____ 提供抜粋

御存知の通り、残念ながら日本は惜敗。。。
メキシコ五輪代表は、53年前の自国大会で日本代表に破れたその借りを、全く同様の立場で返したわけです。こういうストーリーを理解している方は、メキシコチームの歓喜と日本代表選手の涙によりグッと来たのではないでしょうか?
記念すべきスピンオフ第一弾は松本山雅FCの事例
さて、山田塾では7月30日に記念すべきスピンオフ講義の第一弾を実施しました。
スピンオフ講義とは、
多様で最前線で活躍する塾生の皆さんが、受動的に学ぶだけでなく、日々の経験やナレッジ、悩みや課題を共有することで、発表者は業務の棚卸しと次のヒントを掴み、受講者は定例講義の内容の深い理解につなげる
ということを目的にしたものです。

________

提供抜粋にある「さて、山田塾では7月30日に記念すべきスピンオフ講義の第一弾を実施しました。」という一文を英語に翻訳してください。

____ データ抜粋

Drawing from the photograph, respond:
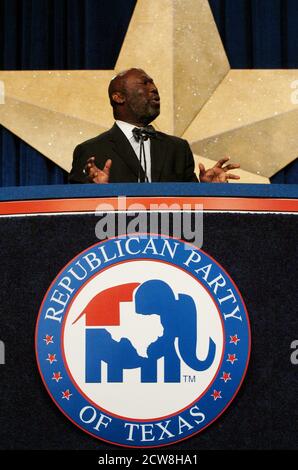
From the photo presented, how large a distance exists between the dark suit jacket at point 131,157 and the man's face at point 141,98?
66mm

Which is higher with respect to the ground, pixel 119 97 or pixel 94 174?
pixel 119 97

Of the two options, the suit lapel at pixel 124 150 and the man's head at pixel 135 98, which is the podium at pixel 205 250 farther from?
the man's head at pixel 135 98

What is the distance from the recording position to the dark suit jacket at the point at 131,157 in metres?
2.33

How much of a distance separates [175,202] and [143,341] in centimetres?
25

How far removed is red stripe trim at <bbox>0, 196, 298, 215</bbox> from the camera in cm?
172

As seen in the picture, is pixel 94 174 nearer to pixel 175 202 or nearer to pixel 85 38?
pixel 175 202

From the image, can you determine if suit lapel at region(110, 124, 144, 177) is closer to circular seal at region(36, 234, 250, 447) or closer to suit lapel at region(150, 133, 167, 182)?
suit lapel at region(150, 133, 167, 182)

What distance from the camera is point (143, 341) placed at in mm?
1676

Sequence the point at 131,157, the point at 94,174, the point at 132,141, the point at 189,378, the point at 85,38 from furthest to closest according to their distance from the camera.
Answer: the point at 85,38
the point at 132,141
the point at 131,157
the point at 94,174
the point at 189,378

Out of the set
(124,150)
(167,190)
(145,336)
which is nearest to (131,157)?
(124,150)

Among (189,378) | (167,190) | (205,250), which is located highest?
(167,190)

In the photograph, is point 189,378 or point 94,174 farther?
point 94,174

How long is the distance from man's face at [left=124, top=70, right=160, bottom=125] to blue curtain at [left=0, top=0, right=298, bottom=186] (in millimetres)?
1248
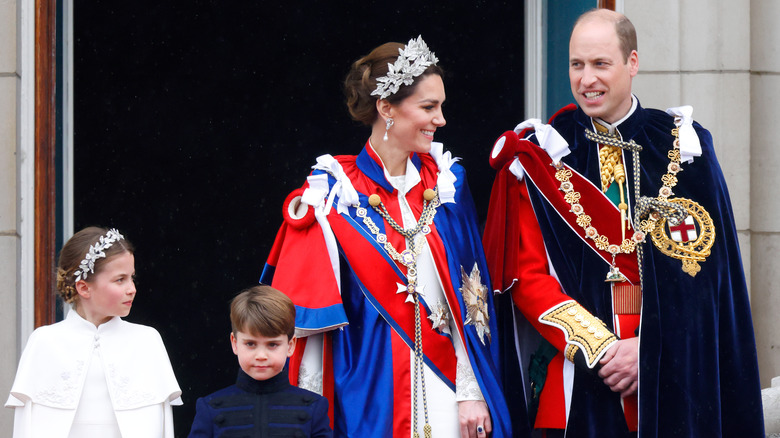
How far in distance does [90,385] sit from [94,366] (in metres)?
0.06

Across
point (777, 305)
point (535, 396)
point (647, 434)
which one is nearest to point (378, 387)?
point (535, 396)

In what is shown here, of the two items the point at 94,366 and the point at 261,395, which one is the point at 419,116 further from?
the point at 94,366

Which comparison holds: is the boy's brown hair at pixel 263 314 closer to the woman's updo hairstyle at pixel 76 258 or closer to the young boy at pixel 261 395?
the young boy at pixel 261 395

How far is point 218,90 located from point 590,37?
4596 millimetres

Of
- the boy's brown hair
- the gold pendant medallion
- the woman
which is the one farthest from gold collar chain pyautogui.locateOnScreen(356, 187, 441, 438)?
the gold pendant medallion

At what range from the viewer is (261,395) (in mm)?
3758

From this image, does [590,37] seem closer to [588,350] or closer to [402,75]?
[402,75]

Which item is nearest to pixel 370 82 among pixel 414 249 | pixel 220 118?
pixel 414 249

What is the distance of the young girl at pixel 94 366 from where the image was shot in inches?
154

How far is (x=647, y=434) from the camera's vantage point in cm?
412

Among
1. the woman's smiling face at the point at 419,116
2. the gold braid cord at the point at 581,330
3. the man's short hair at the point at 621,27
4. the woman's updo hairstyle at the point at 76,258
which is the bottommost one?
the gold braid cord at the point at 581,330

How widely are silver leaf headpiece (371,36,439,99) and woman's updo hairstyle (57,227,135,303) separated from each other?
1.11 meters

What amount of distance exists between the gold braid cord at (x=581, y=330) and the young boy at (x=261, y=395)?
0.93 meters

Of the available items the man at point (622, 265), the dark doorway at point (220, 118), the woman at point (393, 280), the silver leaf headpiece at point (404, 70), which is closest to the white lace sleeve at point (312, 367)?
the woman at point (393, 280)
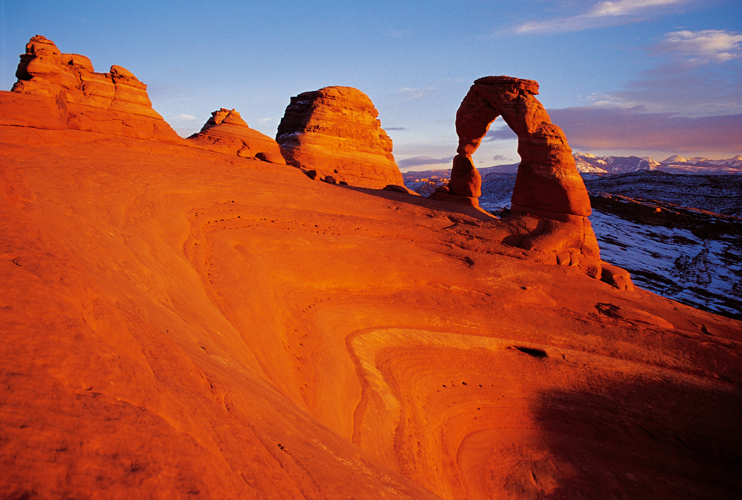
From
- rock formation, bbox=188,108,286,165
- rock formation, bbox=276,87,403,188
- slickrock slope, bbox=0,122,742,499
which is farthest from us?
rock formation, bbox=276,87,403,188

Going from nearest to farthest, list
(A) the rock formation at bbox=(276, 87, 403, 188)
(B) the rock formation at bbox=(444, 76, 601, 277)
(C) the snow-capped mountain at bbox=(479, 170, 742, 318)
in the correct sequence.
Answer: (B) the rock formation at bbox=(444, 76, 601, 277), (C) the snow-capped mountain at bbox=(479, 170, 742, 318), (A) the rock formation at bbox=(276, 87, 403, 188)

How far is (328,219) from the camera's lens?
11852 mm

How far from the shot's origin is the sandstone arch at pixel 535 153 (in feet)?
48.6

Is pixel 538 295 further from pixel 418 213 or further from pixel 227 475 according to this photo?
pixel 227 475

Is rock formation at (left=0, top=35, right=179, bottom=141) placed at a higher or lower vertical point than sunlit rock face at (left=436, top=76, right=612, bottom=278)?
higher

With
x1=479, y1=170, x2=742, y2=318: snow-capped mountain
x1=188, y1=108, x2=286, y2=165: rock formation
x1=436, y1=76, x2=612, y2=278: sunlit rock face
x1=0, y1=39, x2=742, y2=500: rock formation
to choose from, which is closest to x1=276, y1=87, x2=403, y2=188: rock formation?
x1=188, y1=108, x2=286, y2=165: rock formation

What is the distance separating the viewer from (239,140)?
70.3ft

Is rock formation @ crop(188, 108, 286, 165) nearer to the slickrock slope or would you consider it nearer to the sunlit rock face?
the slickrock slope

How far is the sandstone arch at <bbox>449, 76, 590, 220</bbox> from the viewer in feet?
48.6

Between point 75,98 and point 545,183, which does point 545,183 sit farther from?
point 75,98

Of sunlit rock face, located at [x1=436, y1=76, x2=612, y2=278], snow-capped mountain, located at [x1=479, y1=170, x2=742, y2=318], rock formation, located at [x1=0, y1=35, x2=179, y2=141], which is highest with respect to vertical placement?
rock formation, located at [x1=0, y1=35, x2=179, y2=141]

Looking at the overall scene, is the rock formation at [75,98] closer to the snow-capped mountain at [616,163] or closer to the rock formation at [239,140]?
the rock formation at [239,140]

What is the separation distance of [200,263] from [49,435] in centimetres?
603

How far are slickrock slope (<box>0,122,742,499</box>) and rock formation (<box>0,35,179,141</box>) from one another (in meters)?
1.12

________

正解:
Now, on July 30, Yamada Juku held the first of its landmark spin-off lectures.